Markov Chains

Understanding Markov chains.
Author

Vannsh Jani

Published

August 27, 2023

What are Markov models?

Markov models are mathematical models which are used to model sequential data, where the current observation is dependant on the past observations. Markov chains are the simplest markov models wherein, the current observation is only dependant on the previous observation and not dependant on observations prior to previous observations.

This can be represented by,

\[ P(x_t|x_1,x_2,...x_{t-1})=P(x_t|x_{t-1}) \]

Following is how we can represent the dependencies in data

We can can calculate probability of a sequence as follows,

\[ P(x_1,x_2,..x_n)=P(x_1)P(x_2|x_1)P(x_3|x_2)...P(x_n|x_{n-1}) \]
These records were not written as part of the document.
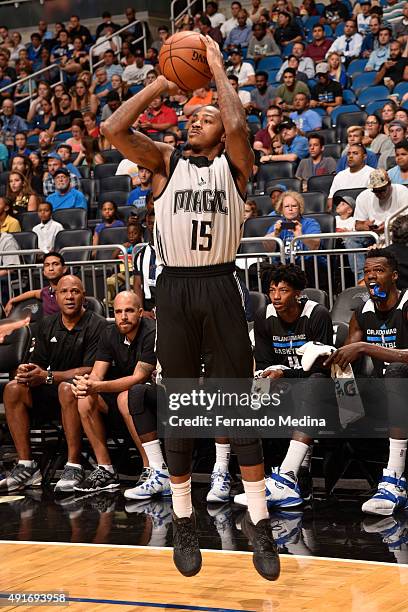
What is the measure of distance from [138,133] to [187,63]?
1.34 ft

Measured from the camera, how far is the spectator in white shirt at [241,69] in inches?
574

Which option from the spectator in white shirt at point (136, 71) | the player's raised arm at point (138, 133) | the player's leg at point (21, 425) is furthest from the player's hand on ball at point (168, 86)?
the spectator in white shirt at point (136, 71)

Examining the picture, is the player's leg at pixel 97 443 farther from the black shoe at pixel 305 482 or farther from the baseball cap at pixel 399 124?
the baseball cap at pixel 399 124

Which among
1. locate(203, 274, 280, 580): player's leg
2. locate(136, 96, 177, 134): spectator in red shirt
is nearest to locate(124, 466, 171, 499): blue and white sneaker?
locate(203, 274, 280, 580): player's leg

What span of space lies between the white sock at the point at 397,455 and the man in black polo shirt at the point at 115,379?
182 centimetres

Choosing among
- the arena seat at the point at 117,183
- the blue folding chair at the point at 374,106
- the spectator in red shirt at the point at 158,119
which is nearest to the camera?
the blue folding chair at the point at 374,106

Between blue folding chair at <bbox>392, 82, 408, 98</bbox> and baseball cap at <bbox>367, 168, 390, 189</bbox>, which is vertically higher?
blue folding chair at <bbox>392, 82, 408, 98</bbox>

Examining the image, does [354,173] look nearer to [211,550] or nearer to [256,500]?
[211,550]

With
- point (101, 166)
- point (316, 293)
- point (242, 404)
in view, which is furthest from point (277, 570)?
point (101, 166)

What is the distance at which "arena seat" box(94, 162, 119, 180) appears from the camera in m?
13.5

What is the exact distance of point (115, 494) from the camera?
7.35 meters

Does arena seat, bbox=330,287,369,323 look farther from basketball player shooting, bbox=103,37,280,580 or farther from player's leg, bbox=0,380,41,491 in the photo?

What this basically says is, The probability of any observation \(x_i\), is only dependant on \(x_{i-1} \quad \forall \quad i \in [2,n]\).

\(P(x_1)\), is called the prior probability for the state/observation initially. The prior probability is the probability for starting from one of the states. It is denoted by \(\pi_i=P(x_1=i)\), where \(i\) denotes the initial state from all possible states. The prior probability is one of the parameters of the Markov chain model.

Another parameter for the Markov chain model is the transition matrix denoted by \(A\). If there are \(K\) states, the transition matrix will be a \(K\)x\(K\) matrix, where \(A_{ij}=P(x_t=j|x_{t-1}=i)\).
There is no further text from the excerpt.